## Verilen görevler
A) Aşağıdaki okuma metnine göre şu ifadeler doğru mu? Her birine evet ya da hayır deyin ve hükmü belirleyen sözcükleri metinden aynen alıntılayın.
(i) Kararı temyiz edilen mahkeme Bodrum 3. Asliye Hukuk Mahkemesi'dir.
(ii) Davacı, 202 ada 2 parselin sahibidir.
(iii) Hüküm davalı vekilince temyiz edilmiştir.
B) Aşağıdaki okuma metnine göre şu soruları yanıtlayın.
(i) Yargıtay kararının tarihi nedir?
(ii) Yerel mahkeme kararının tarihi nedir?
(iii) Davacı vekiline göre kaçak inşaatın yıkılmamasından başka hangi taraf sorumludur?

## Okuma metni
****************

Abaküs Yazılım
23. Hukuk Dairesi
Esas No: 2013/9212
Karar No: 2014/3026
Karar Tarihi: 17.04.2014

Yargıtay 23. Hukuk Dairesi 2013/9212 Esas 2014/3026 Karar Sayılı İlamı

23. Hukuk Dairesi         2013/9212 E.  ,  2014/3026 K.

    "İçtihat Metni"

    MAHKEMESİ : Bodrum 3. Asliye Hukuk Mahkemesi
    TARİHİ : 05/04/2013
    NUMARASI : 2012/373-2013/155

    Taraflar arasındaki elatmanın önlenmesi ve eski hale getirme davasının yapılan yargılaması sonunda ilamda yazılı nedenlerden dolayı davanın reddine yönelik olarak verilen hükmün süresi içinde davacı vekilince temyiz edilmesi üzerine dosya incelendi, gereği konuşulup düşünüldü.
    -K A R A R-
    Davacı vekili, müvekkilinin ve davalı M.. U.."nun, davalı kooperatifin üyesi olduklarını, müvekkilinin 202 ada 1 parselin, davalının ise 202 ada 2 parselin sahibi olduğunu, tarafların kat irtifakı ve kat mülkiyeti tesis edilmediğinden bütün alanların ortak sahibi olduklarını, uyarılara rağmen davalı M.. U.."nun yasal olmayan şekilde müvekkilinin payına tecavüz ederek ruhsata aykırı olarak imar planında bulunmayan kaçak bahçe duvarları yaptığını, duvarın vaziyet planında iki ev parseli arasında hakka tecavüz niteliğinde kaçak olduğunu, sitenin ortak alanına ve vaziyet planına aykırı inşa edildiğini, mülke tecavüz niteliğinde hak kaybına neden olan kaçak inşaatın yıkılmamasından davalı kooperatifin de sorumlu olduğunu ileri sürerek, bahçe duvarları yapılması suretiyle oluşan elatmanın önlenmesini, duvarın yıkılması ve eski hale getirilmesini talep ve dava etmiştir.

****************

## Sağlanan veriler
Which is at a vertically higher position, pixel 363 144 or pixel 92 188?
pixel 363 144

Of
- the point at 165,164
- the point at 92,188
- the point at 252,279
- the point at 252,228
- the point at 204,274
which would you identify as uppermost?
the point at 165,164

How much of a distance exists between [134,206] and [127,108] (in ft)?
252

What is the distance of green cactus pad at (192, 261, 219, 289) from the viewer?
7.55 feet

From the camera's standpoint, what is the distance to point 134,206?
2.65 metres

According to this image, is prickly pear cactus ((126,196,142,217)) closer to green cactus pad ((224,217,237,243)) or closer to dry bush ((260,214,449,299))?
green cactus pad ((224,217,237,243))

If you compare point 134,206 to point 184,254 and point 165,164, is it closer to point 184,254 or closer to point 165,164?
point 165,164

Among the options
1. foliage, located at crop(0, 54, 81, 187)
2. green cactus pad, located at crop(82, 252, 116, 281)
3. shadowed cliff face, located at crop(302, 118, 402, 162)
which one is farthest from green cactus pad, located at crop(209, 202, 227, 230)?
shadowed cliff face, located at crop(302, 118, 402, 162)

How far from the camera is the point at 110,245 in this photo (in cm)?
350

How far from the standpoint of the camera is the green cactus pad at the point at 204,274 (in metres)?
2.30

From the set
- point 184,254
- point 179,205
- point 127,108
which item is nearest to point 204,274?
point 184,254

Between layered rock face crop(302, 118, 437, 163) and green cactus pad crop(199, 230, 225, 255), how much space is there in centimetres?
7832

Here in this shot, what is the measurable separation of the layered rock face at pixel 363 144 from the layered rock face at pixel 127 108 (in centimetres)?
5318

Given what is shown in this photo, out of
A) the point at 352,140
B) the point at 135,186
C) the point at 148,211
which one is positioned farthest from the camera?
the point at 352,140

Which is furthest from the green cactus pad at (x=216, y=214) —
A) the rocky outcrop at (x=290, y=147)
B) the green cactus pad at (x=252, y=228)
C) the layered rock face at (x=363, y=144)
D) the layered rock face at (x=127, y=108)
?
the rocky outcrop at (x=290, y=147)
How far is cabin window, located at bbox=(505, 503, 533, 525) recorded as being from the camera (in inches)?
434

****************

## Görevlere göre yanıtlar
A)
(i) Evet: "MAHKEMESİ : Bodrum 3. Asliye Hukuk Mahkemesi"
(ii) Hayır: "müvekkilinin 202 ada 1 parselin, davalının ise 202 ada 2 parselin sahibi olduğunu"
(iii) Hayır: "davacı vekilince temyiz edilmesi üzerine"

B)
(i) 17.04.2014
(ii) 05/04/2013
(iii) Davalı kooperatif